Yunanistan'ın Alasonya kasabasından olan Murtaza, 1925'lerden sonraki mübadelede annesi, erkek kardeşiyle Türkiye'ye göç etti. Yirmisindeydi. O sıralar “Muhacir kandaşlar nâm-ü hesabına fi sebilüllah,” yani göçmen kandaşlar çıkarına hiçbir karşılık beklemeden, Allah için çalıştıklarını ileri süren yerli simsarların hile dolu öğütlerine uyan hemşerilerinden pek çoğu gibi memleketlerindeki barakalarına karşılık koca koca konaklar, üç buçuk arşın bahçelerine karşılık da binlerce dönüm tarla almayı kendine, daha çok da damarlarında dolaşan şehit Kolağası Hasan Bey'in kanına yakıştırmayan Murtaza, ne annesinin, ne de hemşerilerinin öğütlerine uydu. Hele gizliden gizliye para desteleri gösteren yerli simsarlara hiç! Tam tersi, iskân dairesine gitti:
“Biz fakir insanlar idik memlekette,” dedi. “Yok idi başkaları gibi tarlalarımızla konaklarımız.
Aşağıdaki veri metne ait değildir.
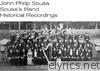 John Philip Sousa - Sousa's Band (Historial Recordings)
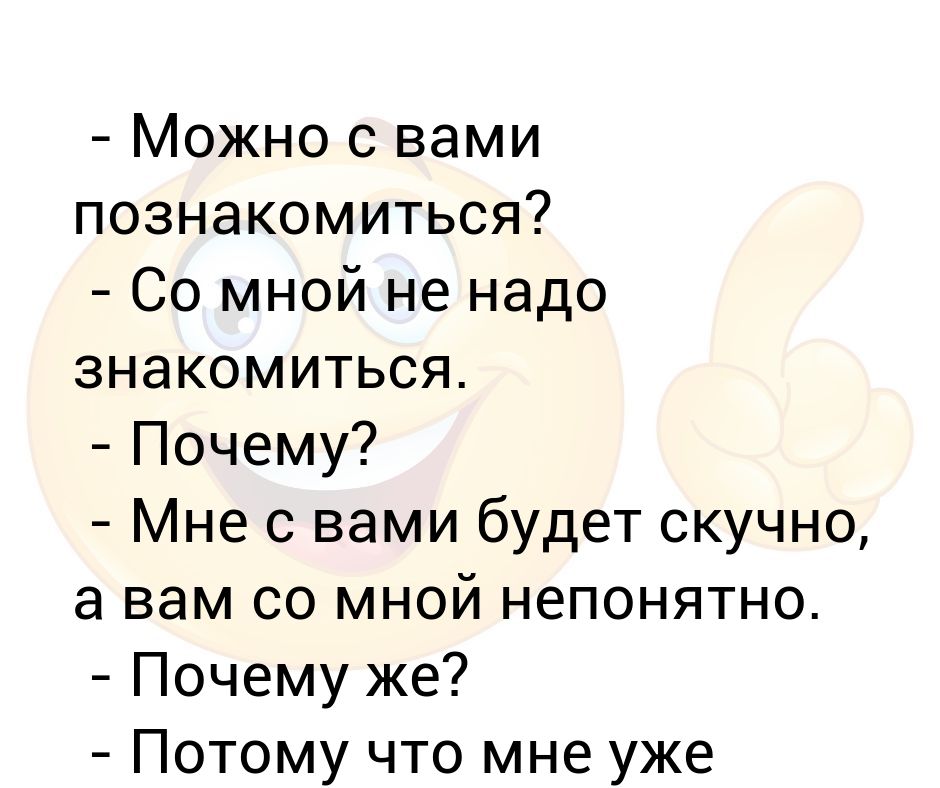 Познакомился почему а. Можно с вами познакомиться. Мне уже скучно а вам уже непонятно. Можно с вами познакомиться нет мне с вами будет скучно. Можно с вами познакомиться не надо почему.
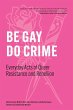Be Gay, Do Crime - Bild 1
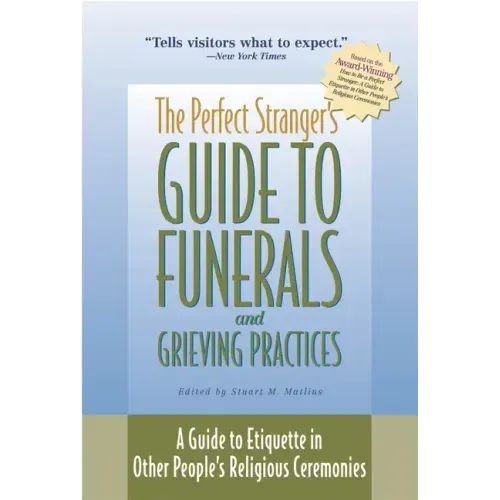 The Perfect Stranger's Guide to Funerals and Grieving Practices: A Guide to Etiquette in Other People's Religious Ceremonies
Var idi küçük bir bahçeciğimiz, Söyleyemem yalan, yakışmaz bana.”
Ve şahlandı:
“Yok idi tarlalarımız, konaklarımız amma, var idi arslan yavrusu arslan dayım Hasan Bey, Kolağası. Hatırlamam ben, anlatır büyüklerim, dökmüş mübarek kanını kutsal vatan topraklarına Balkan Harbi'nde. Yeter bu şeref hem da şan bana, ne lazım tarla? Ne lazım konak? Ne lazım at, araba? Dolaşır benim de damarlarımda şükür, dayım Hasan Bey'in mübarek kanı!”